### Exercise
All of the listing below must be repeated word for word. Pictures are the only thing to omit.

### Data shown
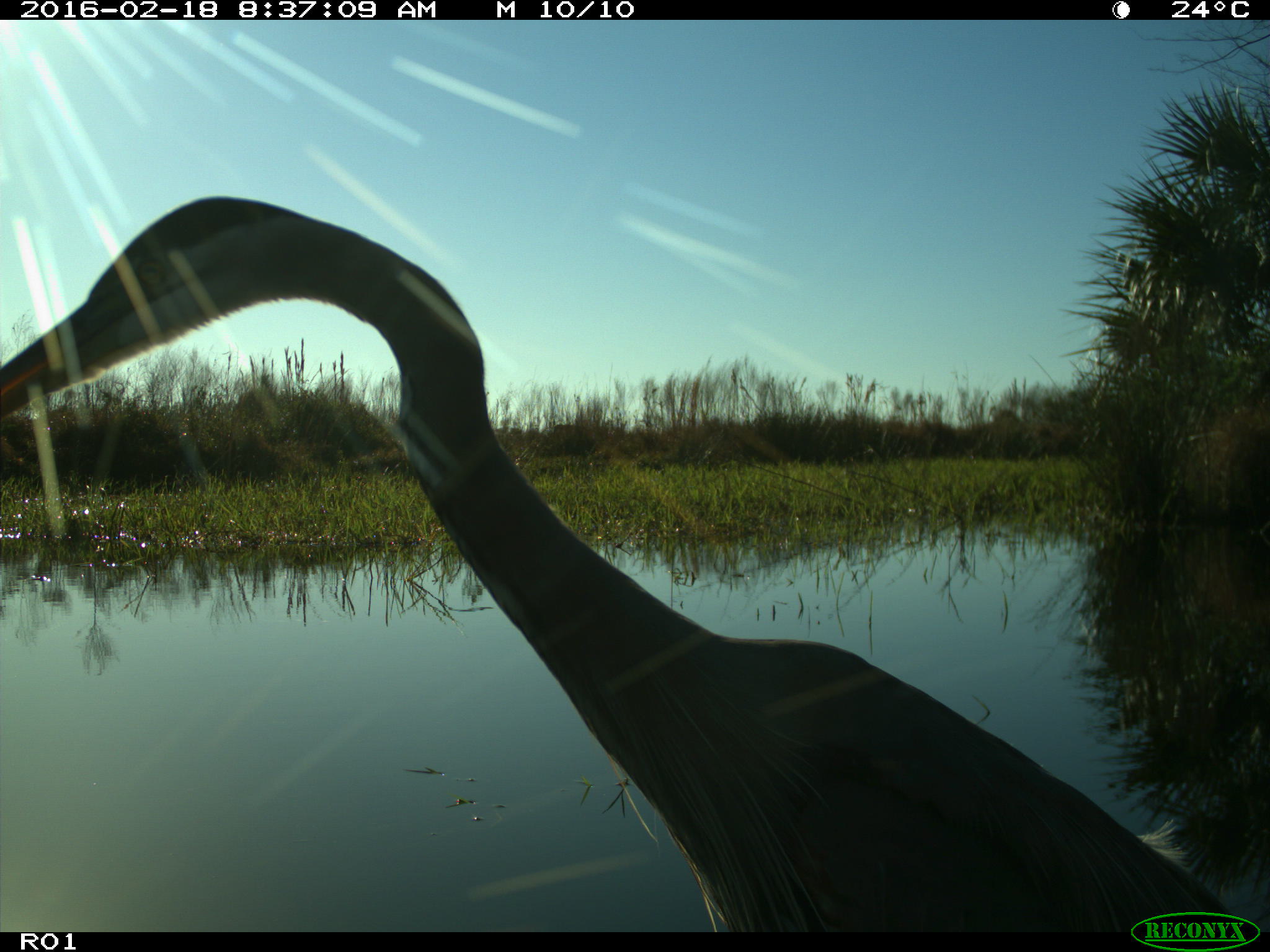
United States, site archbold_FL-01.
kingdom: Animalia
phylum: Chordata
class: Aves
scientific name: Aves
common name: birds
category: unidentified bird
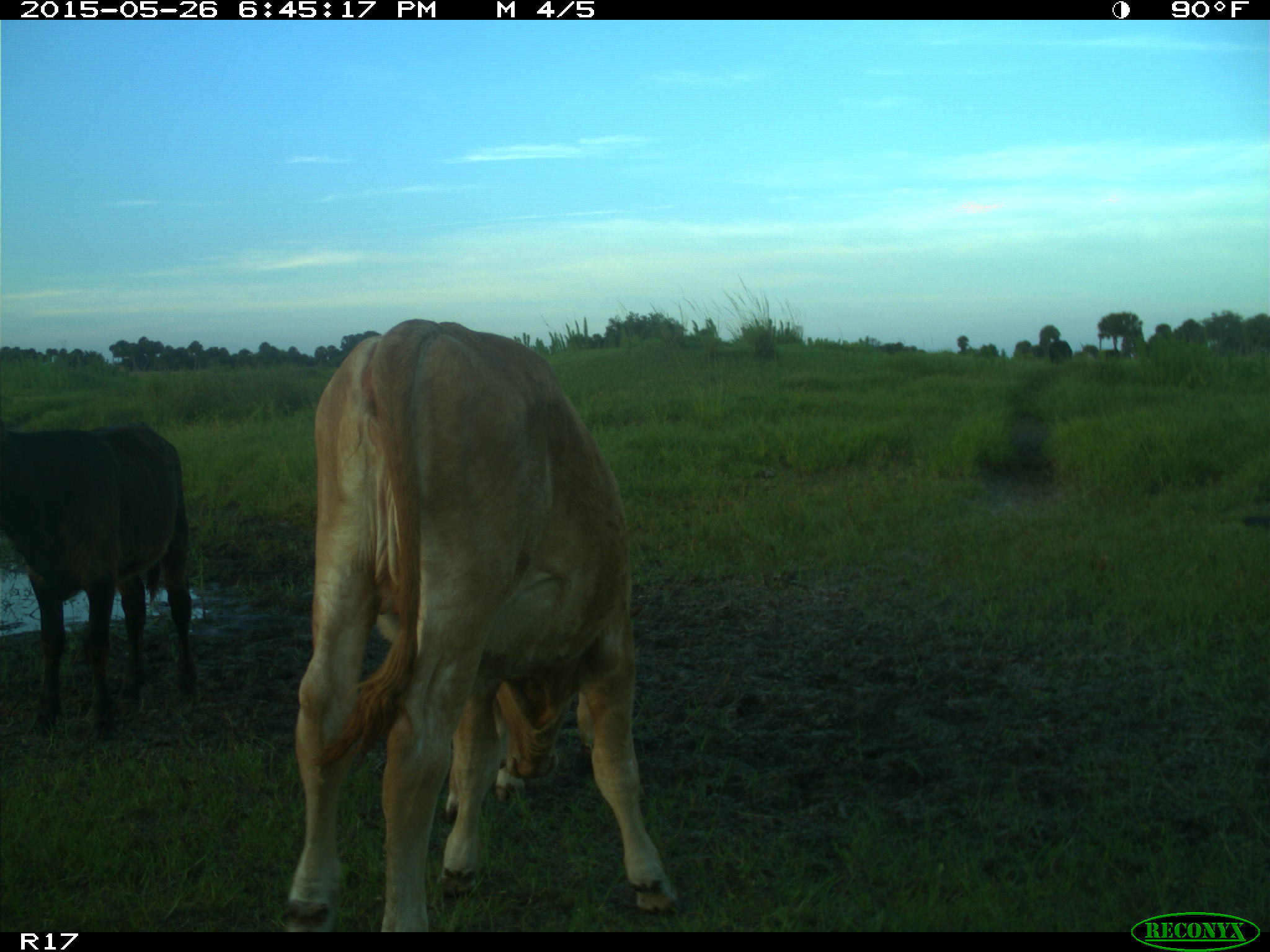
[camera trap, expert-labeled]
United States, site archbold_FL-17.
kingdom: Animalia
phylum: Chordata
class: Mammalia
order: Artiodactyla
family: Bovidae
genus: Bos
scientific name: Bos taurus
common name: domestic cow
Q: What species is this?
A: Bos taurus (domestic cow).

### Answer to the problem
United States, site archbold_FL-01.
kingdom: Animalia
phylum: Chordata
class: Aves
scientific name: Aves
common name: birds
category: unidentified bird
[camera trap, expert-labeled]
United States, site archbold_FL-17.
kingdom: Animalia
phylum: Chordata
class: Mammalia
order: Artiodactyla
family: Bovidae
genus: Bos
scientific name: Bos taurus
common name: domestic cow
Q: What species is this?
A: Bos taurus (domestic cow).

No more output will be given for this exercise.